▶ **Source excerpt**:

start

Should I prick Sloes, should I pick sloes after the first frost? – How to make the perfect sloe gin

When shall I pick sloes? Do I need to prick sloes? – How to make perfect Sloe Gin

Perfect sloe gin

perfect sloe gin

You don’t need to wait until the first frost to pick your sloes nor do you need to prick them. I’m sorry if you are of the thousands of people who, every year, will do both and I’m really sorry if you have been doing both for years. But please stop, you’ll save yourself so much time. There is no need as we now have freezers. Freezers freeze things and can mimic the first frost. Also, when fruit is frozen the skin bursts, negating the need to prick your sloes too. Please use the spare time I have given you to help world piece or even to watch more TV. Just stop.

Adding sugar to perfect sloe gin

I’ve found that you don’t really need to put sugar in at the start of making any liqueur. It’s nice to do, it can look pretty in the jar that you use and it connects you to your drink and makes you feel like you are doing something but really, it’s unnecessary. In fact all of that shaking the jar around is a pointless waste of energy. It is far easier just to put your thawed sloes into a jar, top up with gin, then leave. The sugar can be added later.

end

▶ **Saved data entries**:

start

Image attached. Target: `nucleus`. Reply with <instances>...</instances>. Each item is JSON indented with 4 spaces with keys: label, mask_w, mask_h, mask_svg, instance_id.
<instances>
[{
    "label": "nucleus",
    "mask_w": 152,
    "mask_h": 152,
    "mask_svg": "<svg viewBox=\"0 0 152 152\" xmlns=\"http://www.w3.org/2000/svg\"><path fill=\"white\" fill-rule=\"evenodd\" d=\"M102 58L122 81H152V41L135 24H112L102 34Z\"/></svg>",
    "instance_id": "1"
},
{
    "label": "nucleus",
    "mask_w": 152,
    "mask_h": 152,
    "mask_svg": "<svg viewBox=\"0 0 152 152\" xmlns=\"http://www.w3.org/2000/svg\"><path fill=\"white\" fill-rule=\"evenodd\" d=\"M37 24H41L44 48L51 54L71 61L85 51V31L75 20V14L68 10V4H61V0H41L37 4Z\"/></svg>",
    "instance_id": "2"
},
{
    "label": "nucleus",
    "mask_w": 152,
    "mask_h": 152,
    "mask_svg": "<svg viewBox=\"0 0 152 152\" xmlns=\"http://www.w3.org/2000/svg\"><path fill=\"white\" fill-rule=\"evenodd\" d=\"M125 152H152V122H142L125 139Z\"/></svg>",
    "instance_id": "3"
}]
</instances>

end

▶ **To do**:
1 - According to the sloe gin text, what happens to the skin of the fruit when sloes are frozen?
2 - Continue the sloe gin text from the point at which it stops.
The records have no connection to the sloe gin text.

▶ **Answers for this exercise**:
1 - The skin bursts, which removes the need to prick the sloes.

2 -
Andy Hamilton a bit of a lush

Andy Hamilton a bit of a lush

I tend to take my sloe gin from the cupboard pour myself a shot not just because I’m a bit of a lush, but to see how tart it is. Then I’ll make up some sugar solution by adding equal measure of sugar and water. Normally this is about 250ml/1 cup of hot water to 250g/1 cup of sugar. Stirring to ensure it has dissolved fully, then cooling. I add a few ml at a time of the sugar solution to the gin and I’ll keep sipping until I’m satisfied with the results. This way I tailor the amount of sugar to my tastebuds.

How long do I leave my sloe gin?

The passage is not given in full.